Om het gigantische koppel van de 6,1-liter V12 aan te kunnen is de standaardbak van de F1 fors aangepast, naar specificaties die dicht bij die van de Le Mans-winnende GTR komen. De ratio’s zijn anders, bovendien heeft de (zes)bak rechte vertandingen met complete synchromesh en heeft hij zwaardere assen en lagers. Om de zaak onder alle omstandigheden gesmeerd te laten verlopen, heeft de LM hetzelfde heavy duty smeersysteem dat McLaren voor de GTR op Le Mans gebruikte. De bijbehorende olietank en oliekoeler bevinden zich eveneens in het bagageluik ter rechterzijde. Een op maat gemaakt AP Racing koolstof compositiekoppeling, extra zware aandrijfassen, extra zware homokinetische koppelingen en een high lock sperdifferentieel behoren eveneens tot de standaard voorzieningen van de LM, die waarschijnlijk de begeerlijkste der F1’s mag heten.

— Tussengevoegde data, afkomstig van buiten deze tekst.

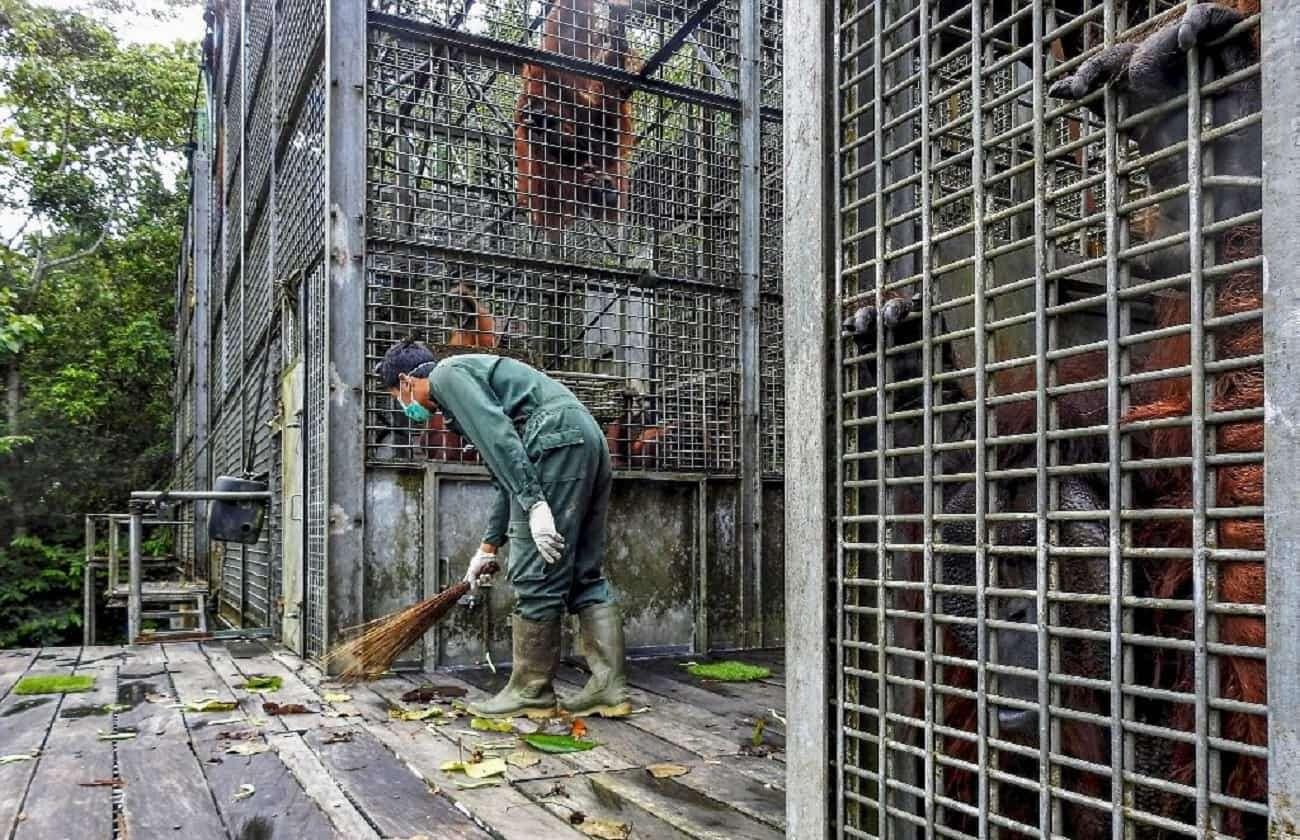 Indonezja chroni orangutany przed koronawirusem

Het koetswerk van de LM is in grote lijnen dezelfde bij McLaren in huis gemaakte monocoque die voor de F1 gebruikt wordt. Maar op de eerste plaats is de aërodynamica anders. In de windtunnel van het F1-team zijn een nieuw neusstuk, nieuwe bodempanelen en een achtervleugel ontwikkeld, die samen aanzienlijk meer neerwaartse druk ontwikkelen dan de straat-F1 standaard heeft. In de nieuwe neus zijn horizontale sleuven gemaakt die koelende buitenlucht naar de voorremmen gidsen. Omdat het minstens zo belangrijk is dat de bestuurder het hoofd koel houdt, is er in de neus een luchtinlaat waarlangs lucht naar het gezicht van de coureur/chauffeur kan gaan.
Hoe ver de aandacht voor details gaat, blijkt uit de koelsleuven die zich aan iedere kant van de centrale neusopening bevinden. De F1 – en dus ook de LM – heeft over de volledige lengte van de monocoque twee holle balken waardoor heen het bedienmechanisme van de versnellingsbak en het leidingwerk van het koelsysteem lopen. Om te voorkomen dat zich daar hoge temperaturen ontwikkelen, die een nadelig effect hebben op het klimaat in de cockpit, wordt door deze balken koude buitenlucht geleid, afkomstig van de zojuist genoemde openingen. Die lucht komt uiteindelijk uit in de motorruimte zodat hij ook daar een koelend effect heeft.
De twee grote inlaten die zich aan de buitenste zijden van de neus bevinden, laten koellucht door naar de twee radiatoren die elk voor een voorwiel zijn ondergebracht. De warme lucht kan naar buiten via de sleuven achter de voorwielen.
Zoals al aangeroerd heeft McLaren zich veel moeite getroost om de ventilatie in de cockpit naar topniveau te brengen. Het systeem is nu zo goed, zegt McLaren, dat de hoeveelheid lucht in het interieur elke minuut in zijn geheel drie keer ververst wordt. De centrale zitpositie is er natuurlijk nog altijd, zeker omdat die tijdens de 24 uur van Le Mans een extra voordeel bleek te hebben: de wissel van rijders ging vlotter dan anders doordat een er links uit en de ander er rechts in kon. De bestuurdersstoel heeft net zoals die van de Le Mans GTR grotere schouderstukken en een diepere kuip om het torso van de rijder te helpen de grotere hoeveelheid G-krachten te weerstaan. Omdat de V12 van de LM hogere toerentallen aankan is de calibratie van de toerenteller opgewaardeerd en heeft de snelheidsmeter een nieuw maximum van 400 km/h gekregen. De voorruit is van ultralicht, maar gelamineerd glas en is (elektrisch) verwarmd om beslaan tegen te gaan. De achter- en zijruiten zijn van kunststof.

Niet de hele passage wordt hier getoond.